Smoothed Rate of Change (SRoC)
What is the Smoothed Rate of Change?
Smoothed Rate of Change (SRoC) is a refinement of Rate of Change (RoC) that was developed by Fred G Schutzman. It differs from the RoC in that it based on exponential moving averages (EMAs) rather than on price closes. Like the RoC, Smoothed RoC is a leading momentum indicator that can be used to determine the strength of a trend by determining if the trend is accelerating or decelerating. The SRoC does this by comparing the current EMA to value that the EMA was a specified periods ago. Thus, a 7-day SRoC compares the current EMA to the value that the EMA was seven days ago. The use of EMAs rather than the price close illuminates the erratic tendencies of the RoC.
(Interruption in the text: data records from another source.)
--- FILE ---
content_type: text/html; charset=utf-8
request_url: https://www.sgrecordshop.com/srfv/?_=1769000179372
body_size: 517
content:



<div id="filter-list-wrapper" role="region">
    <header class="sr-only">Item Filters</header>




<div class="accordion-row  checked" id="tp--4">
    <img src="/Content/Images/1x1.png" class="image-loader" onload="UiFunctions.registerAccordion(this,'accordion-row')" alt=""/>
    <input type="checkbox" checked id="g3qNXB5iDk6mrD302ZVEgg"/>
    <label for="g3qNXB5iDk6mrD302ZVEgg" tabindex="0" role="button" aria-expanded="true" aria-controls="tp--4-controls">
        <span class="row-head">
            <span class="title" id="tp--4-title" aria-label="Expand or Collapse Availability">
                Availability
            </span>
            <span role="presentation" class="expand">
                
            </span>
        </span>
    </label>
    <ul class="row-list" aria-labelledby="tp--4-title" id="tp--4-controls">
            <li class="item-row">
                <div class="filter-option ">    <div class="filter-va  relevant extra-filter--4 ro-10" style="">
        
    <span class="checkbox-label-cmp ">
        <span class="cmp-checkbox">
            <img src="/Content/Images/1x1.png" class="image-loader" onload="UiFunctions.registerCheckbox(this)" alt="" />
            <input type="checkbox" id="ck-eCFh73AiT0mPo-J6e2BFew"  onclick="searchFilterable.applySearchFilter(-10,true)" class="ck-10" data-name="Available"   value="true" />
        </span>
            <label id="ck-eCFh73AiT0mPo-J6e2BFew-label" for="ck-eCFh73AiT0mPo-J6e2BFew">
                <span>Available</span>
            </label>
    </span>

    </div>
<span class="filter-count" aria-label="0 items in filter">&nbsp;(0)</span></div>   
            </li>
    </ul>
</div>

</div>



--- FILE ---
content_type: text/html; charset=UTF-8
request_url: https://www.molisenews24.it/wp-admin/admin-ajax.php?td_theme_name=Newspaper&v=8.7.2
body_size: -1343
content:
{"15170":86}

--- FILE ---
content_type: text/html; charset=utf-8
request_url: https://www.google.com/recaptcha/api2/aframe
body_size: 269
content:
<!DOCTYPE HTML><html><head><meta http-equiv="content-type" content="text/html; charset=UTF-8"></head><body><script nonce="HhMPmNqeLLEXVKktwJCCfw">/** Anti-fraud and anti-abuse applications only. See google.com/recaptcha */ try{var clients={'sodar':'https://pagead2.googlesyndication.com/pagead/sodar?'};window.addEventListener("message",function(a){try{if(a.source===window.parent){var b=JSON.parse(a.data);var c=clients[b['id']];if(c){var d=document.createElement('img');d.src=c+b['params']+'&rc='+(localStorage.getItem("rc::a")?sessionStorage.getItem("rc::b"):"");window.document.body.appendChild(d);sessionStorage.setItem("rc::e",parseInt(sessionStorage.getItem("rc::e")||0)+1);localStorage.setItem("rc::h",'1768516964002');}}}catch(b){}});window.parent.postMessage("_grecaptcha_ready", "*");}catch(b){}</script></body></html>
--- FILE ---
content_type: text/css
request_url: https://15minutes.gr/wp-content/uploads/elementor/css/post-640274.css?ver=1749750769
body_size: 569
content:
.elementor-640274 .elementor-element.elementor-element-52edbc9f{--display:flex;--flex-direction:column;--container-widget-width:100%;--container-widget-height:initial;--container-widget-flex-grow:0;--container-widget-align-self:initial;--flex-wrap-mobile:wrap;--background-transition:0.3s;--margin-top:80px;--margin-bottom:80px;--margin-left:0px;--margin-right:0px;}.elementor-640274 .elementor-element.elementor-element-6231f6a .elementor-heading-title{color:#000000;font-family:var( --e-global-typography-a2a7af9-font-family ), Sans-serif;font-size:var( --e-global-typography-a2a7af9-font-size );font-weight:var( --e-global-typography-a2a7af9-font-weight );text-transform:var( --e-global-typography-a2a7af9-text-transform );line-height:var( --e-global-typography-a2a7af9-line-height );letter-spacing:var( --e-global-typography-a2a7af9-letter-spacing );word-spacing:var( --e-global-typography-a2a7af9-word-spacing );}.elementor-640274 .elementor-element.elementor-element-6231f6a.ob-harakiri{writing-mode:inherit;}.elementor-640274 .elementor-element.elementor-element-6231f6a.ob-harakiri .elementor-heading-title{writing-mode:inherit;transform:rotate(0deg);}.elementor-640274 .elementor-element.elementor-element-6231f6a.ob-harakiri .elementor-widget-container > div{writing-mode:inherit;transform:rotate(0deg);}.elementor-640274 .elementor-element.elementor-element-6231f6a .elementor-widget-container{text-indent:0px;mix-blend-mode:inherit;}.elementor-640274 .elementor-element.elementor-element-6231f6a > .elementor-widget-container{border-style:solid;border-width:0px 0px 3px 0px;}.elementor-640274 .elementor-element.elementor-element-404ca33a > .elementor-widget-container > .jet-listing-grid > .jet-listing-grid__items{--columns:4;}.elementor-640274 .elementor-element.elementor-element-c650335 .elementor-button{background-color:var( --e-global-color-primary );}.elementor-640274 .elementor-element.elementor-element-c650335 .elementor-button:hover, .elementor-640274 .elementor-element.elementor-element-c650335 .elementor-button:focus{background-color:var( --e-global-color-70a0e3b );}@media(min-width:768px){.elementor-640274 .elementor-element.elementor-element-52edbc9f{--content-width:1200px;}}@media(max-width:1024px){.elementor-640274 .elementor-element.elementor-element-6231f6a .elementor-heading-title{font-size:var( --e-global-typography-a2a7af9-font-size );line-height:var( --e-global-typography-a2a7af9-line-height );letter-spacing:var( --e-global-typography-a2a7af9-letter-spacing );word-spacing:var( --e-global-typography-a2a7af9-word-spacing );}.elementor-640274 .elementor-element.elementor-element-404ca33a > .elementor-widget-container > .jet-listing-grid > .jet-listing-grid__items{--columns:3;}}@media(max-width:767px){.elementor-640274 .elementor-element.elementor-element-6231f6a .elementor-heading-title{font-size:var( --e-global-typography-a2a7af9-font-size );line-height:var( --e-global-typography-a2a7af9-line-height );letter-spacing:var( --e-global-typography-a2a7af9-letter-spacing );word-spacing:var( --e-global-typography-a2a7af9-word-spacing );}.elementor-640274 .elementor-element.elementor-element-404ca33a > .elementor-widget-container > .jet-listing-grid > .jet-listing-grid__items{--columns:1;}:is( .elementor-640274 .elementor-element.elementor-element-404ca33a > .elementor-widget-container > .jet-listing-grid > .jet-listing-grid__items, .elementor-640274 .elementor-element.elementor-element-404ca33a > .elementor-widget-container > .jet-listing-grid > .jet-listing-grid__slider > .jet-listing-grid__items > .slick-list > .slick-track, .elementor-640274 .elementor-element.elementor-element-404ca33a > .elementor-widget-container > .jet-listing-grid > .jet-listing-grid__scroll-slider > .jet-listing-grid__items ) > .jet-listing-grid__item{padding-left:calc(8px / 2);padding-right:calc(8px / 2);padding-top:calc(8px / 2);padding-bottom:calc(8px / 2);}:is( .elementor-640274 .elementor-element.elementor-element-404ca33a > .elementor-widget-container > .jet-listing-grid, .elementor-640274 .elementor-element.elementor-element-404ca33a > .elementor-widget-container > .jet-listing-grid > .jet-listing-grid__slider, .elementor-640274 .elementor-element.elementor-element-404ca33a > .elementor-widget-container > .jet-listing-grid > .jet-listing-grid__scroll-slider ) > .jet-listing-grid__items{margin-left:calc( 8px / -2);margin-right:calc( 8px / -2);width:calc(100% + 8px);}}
How is the SRoC calculated?
RoC is calculated in three steps. First, the EMA is calculated. Then the momentum of the change in the EMA is calculated by subtracting the previous value of the EMA from the current EMA. Finally, the result is divided by the previous value of the EMA and multiplied by 100 to give a percentage. As the SRoC is a RoC of EMA, it takes two periods: the period of the EMA, with the default being 13 and the period of the RoC, with the default being 21. The formula is:
SRoC = ( Current EMA - Previous EMA ) / ( Previous EMA ) x 100
where the previous EMA is the value that the EMA was at specified period ago. The result is a percentage that is plotted as an oscillator that oscillates between 100% and -100%.
How is the SRoC used?
As with the RoC oscillator, the key consideration when using SRoC is the center line. When the price of the underlying security is in an uptrend, a buy signal is generated when the SRoC falls below its center line and starts to turn back up. When the price of the underlying security is in a downtrend, a sell signal is generated when the SRoC moves above its center line and starts to turn back down.
In ranging markets (non-trending) the overbought and oversold reference lines are a key consideration. However, the reference lines must be drawn manually around the extreme areas of the SRoC. As a general rule, the SRoC should not spend more than 5% of the time above or below the reference lines. When the underlying security is in a range, a sell signal is generated when the RoC moves out of the overbought area over the upper reference line. Similarly, a buy signal is generated when the RoC moves out of the oversold area from below the lower reference line.
Divergence is another consideration. Bullish divergence occurs in a downtrend when the price makes a lower low but the SRoC makes a higher low. This indicates that there is a weakness in the downtrend and that a trend reversal is quite probable. A bearish divergence occurs when the price makes a higher high but the SRoC makes a lower high low. This indicates a weakness in the uptrend with a strong probability that the trend will reverse soon.
Entry signals are also generated when a trendlines drawn on the SRoC is violated.